ÓSCAR ESQUIVIAS. ESCRITOR
OPINIÓN

Pacheco, algo más que un suegro

Óscar Esquivias.
Óscar Esquivias.
JORGE PARÍS
Óscar Esquivias.

A Francisco Pacheco los historiadores le suelen tratar con condescendencia ("una honrada medianía" le definió Julián Gállego, y todos los juicios suelen tener ese tono). Fue el pintor y policromista más reputado de Sevilla durante el reinado de Felipe III y se le reconoce su valor como teórico de la pintura (su amigo Carducho y él son los mejores tratadistas del siglo XVII); también se alaba su excelencia como maestro de pintores: en su taller se formaron, nada menos, Alonso Cano y Diego Velázquez. Éste último, cuando tenía dieciocho añitos, se convirtió en su yerno al casarse con Juana Pacheco (que tenía quince). Pronto Velázquez se trasladó a Madrid, a la corte del nuevo rey Felipe IV, y con el apoyo de los contactos de Francisco Pacheco hizo la carrera fulgurante que todos conocemos. A partir de ese momento, la fama de Pacheco se eclipsó y pasó a ser "el suegro de Velázquez": este dato es el primero que suele aparecer en los manuales de Historia del Arte. Ciertamente, la obra de Pacheco, en comparación con la de su discípulo, nos parece a menudo envarada y poco imaginativa.

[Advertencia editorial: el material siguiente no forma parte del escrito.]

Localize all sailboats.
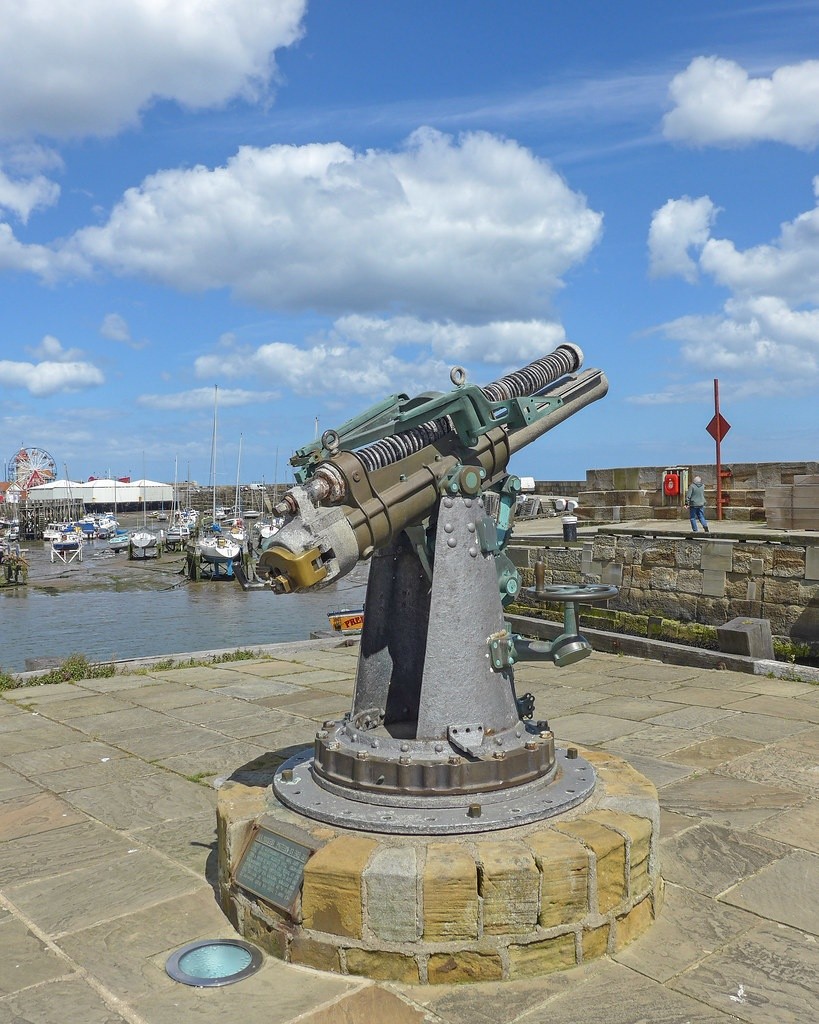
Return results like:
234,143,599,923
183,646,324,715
0,456,20,541
52,384,277,564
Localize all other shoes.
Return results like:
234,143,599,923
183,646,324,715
703,526,709,532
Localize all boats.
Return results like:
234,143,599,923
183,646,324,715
327,604,364,630
43,522,65,540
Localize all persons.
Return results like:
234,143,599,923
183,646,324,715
57,535,68,557
686,476,709,532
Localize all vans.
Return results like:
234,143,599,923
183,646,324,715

Pero, ¿cuántos artistas pueden compararse con Velázquez?  Para dar luz sobre la figura de Pacheco, el Museo de Bellas Artes de Sevilla ha organizado una gran exposición con el lema "Teórico, artista, maestro" que se inauguró en primavera y se clausura este domingo. Yo la visité hace un par de semanas, en compañía de mi querido amigo el novelista Coradino Vega. Las salas de Pacheco estaban casi vacías: los nutridos grupos de estudiantes y jubilados preferían perderse por otros recintos del museo, atraídos por sus Zurbaranes y Murillos, y Pacheco nos esperaba a los pocos visitantes silenciosos, un punto inquisitivo, tal y como le vemos en el retrato que le pintó el joven Velázquez, con ese rostro serio que surge entre el remolino blanco de la gorguera de lechuguilla (esa era la moda de los tiempos fastuosos de Felipe III), con un gesto algo resignado, como si ya se hubiera acostumbrado a que le consideremos un segundón. Lo cierto es que, según paseaba por esas melancólicas salas, pensaba que los historiadores tienen razón: las obras de Pacheco, en general, resultan demasiado convencionales; cuando uno descubre algo extraordinario en sus cuadros, en seguida sospecha, puede que injustamente, que se debe a la intervención de alguno de sus discípulos. Me imagino a Pacheco en su taller diciendo: "Dieguito, hijo, termíname este San Francisco, déjamelo guapo", o "Alonso, tú que eres tan mañoso, encárgate de esta santa, que corre prisa". Así como las torpezas de Tiziano o el Greco se atribuyen a sus empleados, con Pacheco parece suceder justo lo contrario: sus mejores detalles inmediatamente se los atribuimos a otros.

Pero por esas pinceladas maravillosas, sean suyas o ajenas, merece la pena esta exposición, que se nutre en buena parte de los propios fondos del Museo de Bellas Artes (y es admirable cómo se ha organizado el discurso expositivo para que resulte iluminador y novedoso). Aparte, descubrí una obra de Pacheco que me ha cautivado, cuyo recuerdo me persigue desde entonces. Se trata de una "Santa Justa" que pertenece a una colección privada y no había visto nunca antes. Más que una imagen devocional, parece un retrato burgués, quizá por el marco oval en el que está inscrita, formato menos común en el arte religioso que en el secular. Justa está representada como una jovencilla y parece la criada de una casa que va a la alcoba de su señora a servirle un chocolate, toda despeinada, con moños y mechones al viento, con un gesto humilde y un poco ensimismado, como si estuviera recién levantada y con el calor de las sábanas todavía en el cuerpo.

Es un cuadro lleno de verdad velazqueña. Quizá Diego aprendió las posibilidades de la pintura en esta obrita de su maestro Pacheco, que en un óleo tan humilde se reveló verdaderamente grande.